The Organisation for Economic Cooperation and Development (OECD) predicts the recession-hit eurozone will fall further casting a shadow over the improving US and rebounding Japan.
The leading economic think tank says, the world economy should grow 3.1 percent this year and then accelerate to 4 percent in 2014. That’s a more pessimistic outlook than its 3.4 percent forecast in November.
The euro zone will remain the drag on global growth. The OECD sees its economy remaining in recession for a second year, contracting 0.6 percent. The growth may resume next year at 1.1 percent.
The OECD's chief economist, Pier Carlo Padoan called on countries to cooperate to facilitate growth: "While still disappointing, the global economy is moving forward, and it is doing so at multiple speeds. These multiple speeds reflect different paths towards self-sustained growth, with each path carrying its own mix of risks."
The grim outlook for Europe contrasts with the forecast for the US, which is expected to grow almost 3 percent next year. The organization has praised Washington's successful re-capitalisation of its banks that helped revive the economy.

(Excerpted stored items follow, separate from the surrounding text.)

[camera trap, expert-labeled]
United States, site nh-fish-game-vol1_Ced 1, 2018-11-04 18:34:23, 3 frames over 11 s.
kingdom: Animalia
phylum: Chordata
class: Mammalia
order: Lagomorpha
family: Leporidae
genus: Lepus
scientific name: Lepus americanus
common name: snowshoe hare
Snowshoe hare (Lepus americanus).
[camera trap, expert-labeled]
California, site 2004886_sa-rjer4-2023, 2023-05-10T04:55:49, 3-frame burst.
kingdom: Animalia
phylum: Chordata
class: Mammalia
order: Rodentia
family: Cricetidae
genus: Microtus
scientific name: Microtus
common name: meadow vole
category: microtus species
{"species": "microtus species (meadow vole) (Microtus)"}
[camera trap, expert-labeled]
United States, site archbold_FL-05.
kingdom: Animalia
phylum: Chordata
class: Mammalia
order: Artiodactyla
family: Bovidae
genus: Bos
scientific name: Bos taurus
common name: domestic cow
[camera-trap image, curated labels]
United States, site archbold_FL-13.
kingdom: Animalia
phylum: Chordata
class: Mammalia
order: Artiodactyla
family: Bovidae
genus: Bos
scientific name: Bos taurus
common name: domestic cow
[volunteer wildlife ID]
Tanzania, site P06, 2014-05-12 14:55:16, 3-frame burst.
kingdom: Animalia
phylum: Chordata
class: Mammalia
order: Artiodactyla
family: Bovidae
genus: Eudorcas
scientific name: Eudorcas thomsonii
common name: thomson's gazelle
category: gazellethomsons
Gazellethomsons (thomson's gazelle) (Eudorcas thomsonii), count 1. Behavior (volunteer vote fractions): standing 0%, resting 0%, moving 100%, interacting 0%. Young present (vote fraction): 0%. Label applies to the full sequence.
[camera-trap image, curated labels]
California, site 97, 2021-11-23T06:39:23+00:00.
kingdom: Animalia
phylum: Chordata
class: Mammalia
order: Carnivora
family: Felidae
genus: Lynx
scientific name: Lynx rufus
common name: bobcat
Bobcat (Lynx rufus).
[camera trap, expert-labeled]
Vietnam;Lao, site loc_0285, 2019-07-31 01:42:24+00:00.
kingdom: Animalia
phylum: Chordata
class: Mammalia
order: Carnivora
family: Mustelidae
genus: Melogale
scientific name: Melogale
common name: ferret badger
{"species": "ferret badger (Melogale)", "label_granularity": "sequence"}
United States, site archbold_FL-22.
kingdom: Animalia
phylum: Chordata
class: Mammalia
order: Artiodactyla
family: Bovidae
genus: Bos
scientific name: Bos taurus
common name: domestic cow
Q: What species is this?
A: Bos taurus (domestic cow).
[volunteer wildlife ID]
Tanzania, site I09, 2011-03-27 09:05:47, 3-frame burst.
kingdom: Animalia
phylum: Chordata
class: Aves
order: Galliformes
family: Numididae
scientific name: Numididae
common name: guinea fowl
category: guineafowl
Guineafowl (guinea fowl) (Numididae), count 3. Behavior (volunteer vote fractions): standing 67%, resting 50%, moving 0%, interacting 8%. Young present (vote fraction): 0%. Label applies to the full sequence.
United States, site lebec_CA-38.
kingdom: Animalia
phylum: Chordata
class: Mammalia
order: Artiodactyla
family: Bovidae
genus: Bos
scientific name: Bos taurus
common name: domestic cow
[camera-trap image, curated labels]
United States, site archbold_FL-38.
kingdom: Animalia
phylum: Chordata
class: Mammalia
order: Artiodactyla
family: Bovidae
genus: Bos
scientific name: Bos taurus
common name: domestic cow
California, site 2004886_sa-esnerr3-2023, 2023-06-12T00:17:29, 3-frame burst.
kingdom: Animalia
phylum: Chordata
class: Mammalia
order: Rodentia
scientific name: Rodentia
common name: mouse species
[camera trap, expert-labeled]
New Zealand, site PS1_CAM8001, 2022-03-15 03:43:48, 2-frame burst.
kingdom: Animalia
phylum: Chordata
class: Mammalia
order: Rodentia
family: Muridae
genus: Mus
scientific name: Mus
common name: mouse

"In the United States, the combination of a repaired financial system and a revival in confidence is driving growth. Private sector demand is stabilising as household de-leveraging is far advanced, house prices are rebounding and wealth accumulation is supporting consumption. Employment is growing, adding to confidence", Pier Carlo Padoan says. However, he criticized the US Congress decision to impose public spending cuts, a so-called sequester, before the recovery firms up.
The think tank has slashed its forecast on China cutting growth rates to 7.8 percent this year from a previous 8.5 percent.
The OECD has lifted its estimate for Japan, saying the BOJ aggressive monetary stimulus would help its economy grow by 1.6 percent this year. It has blessed the country’s central bank’s policy and said further moves could be used to boost the economy.
The OECD said central banks of most countries in recovery mode should also keep monetary policies easy. It has called on the European Central Bank to dramatically step up its efforts to get credit flowing to the economy.